Skip to content

Multiprocess Execution Engine

The Multiprocess Execution Engine provides true parallel execution by running agents in separate processes, completely escaping Python's Global Interpreter Lock (GIL). This enables CPU-intensive tasks to run with genuine parallelism while providing process isolation for enhanced robustness.

Overview

The multiprocess execution engine consists of three main components:

  1. MultiProcessExecutionEngine: The main execution engine that manages agent processes
  2. MultiProcessAgentWrapper: Wraps agents and runs them in separate processes
  3. MultiProcessAgentTracker: Tracks and manages agent processes using shared memory

Key Features

Core Execution Features

  • True Parallelism: Completely escapes Python's GIL for genuine concurrent execution
  • Process Isolation: Each agent runs in its own process, providing fault tolerance
  • Shared Memory Tracking: Cross-process agent management using multiprocessing.Manager
  • Graceful Shutdown: Proper process termination with timeout handling
  • Process Limits: Configurable maximum number of concurrent processes
  • Automatic Cleanup: Dead process detection and cleanup

Process Management Features

  • Process Health Monitoring: Real-time monitoring of agent process status
  • Resource Management: Proper cleanup of processes and shared memory
  • Fault Tolerance: Automatic detection and handling of crashed processes
  • Process Information: Detailed process info including PID, status, and memory usage
  • Cross-platform Support: Uses 'spawn' start method for compatibility

Integration Features

  • Messaging Support: Works seamlessly with socket messaging and Redis backends
  • Dependency Injection: Full support for agent dependencies across processes
  • Guild Integration: Complete integration with guild lifecycle management
  • Statistics: Comprehensive engine and process statistics

Basic Usage

Simple Setup

from rustic_ai.core.guild.execution.multiprocess import MultiProcessExecutionEngine

# Create engine with default CPU count
engine = MultiProcessExecutionEngine(guild_id="my-guild")

> Given data
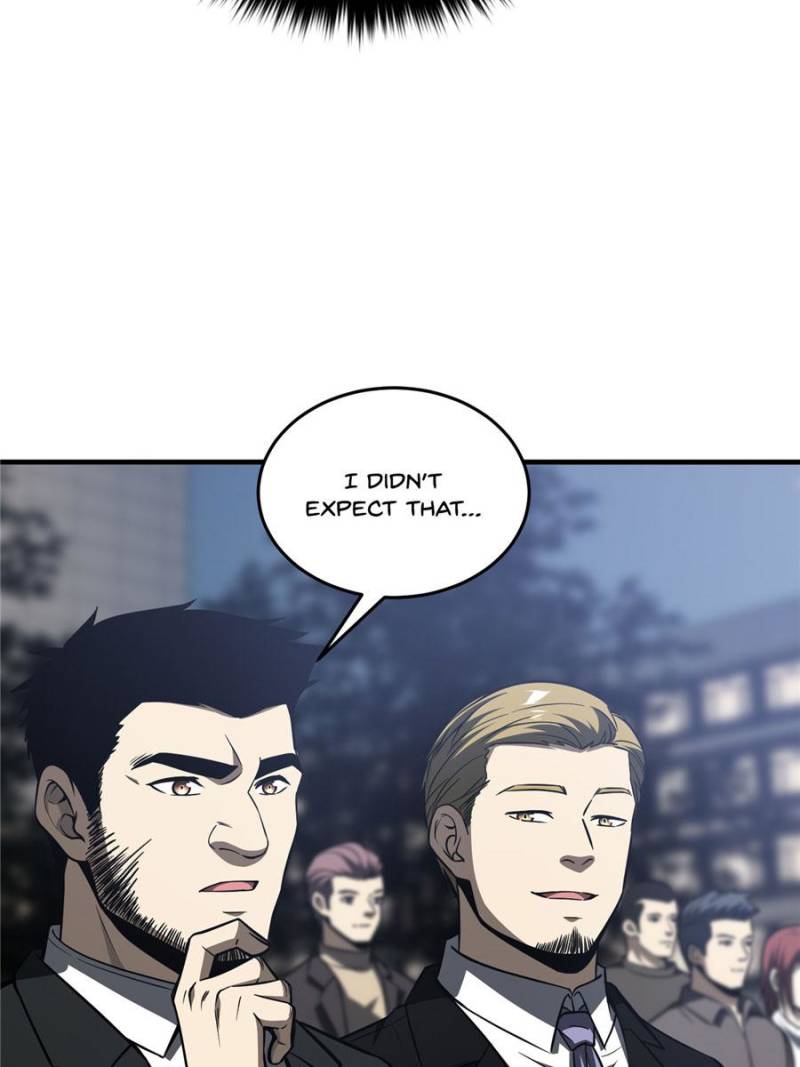 Global Martial Arts Chapter 93 page 7 - Chapter 93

> The task
Answer these questions using the page on the multiprocess execution engine:
1. What does the MultiProcessAgentTracker use to track and manage agent processes?
2. Which start method does the engine use for cross-platform compatibility?
3. What value is passed as guild_id in the simple setup example?

> Expected answer
1. Shared memory.
2. The 'spawn' start method.
3. "my-guild"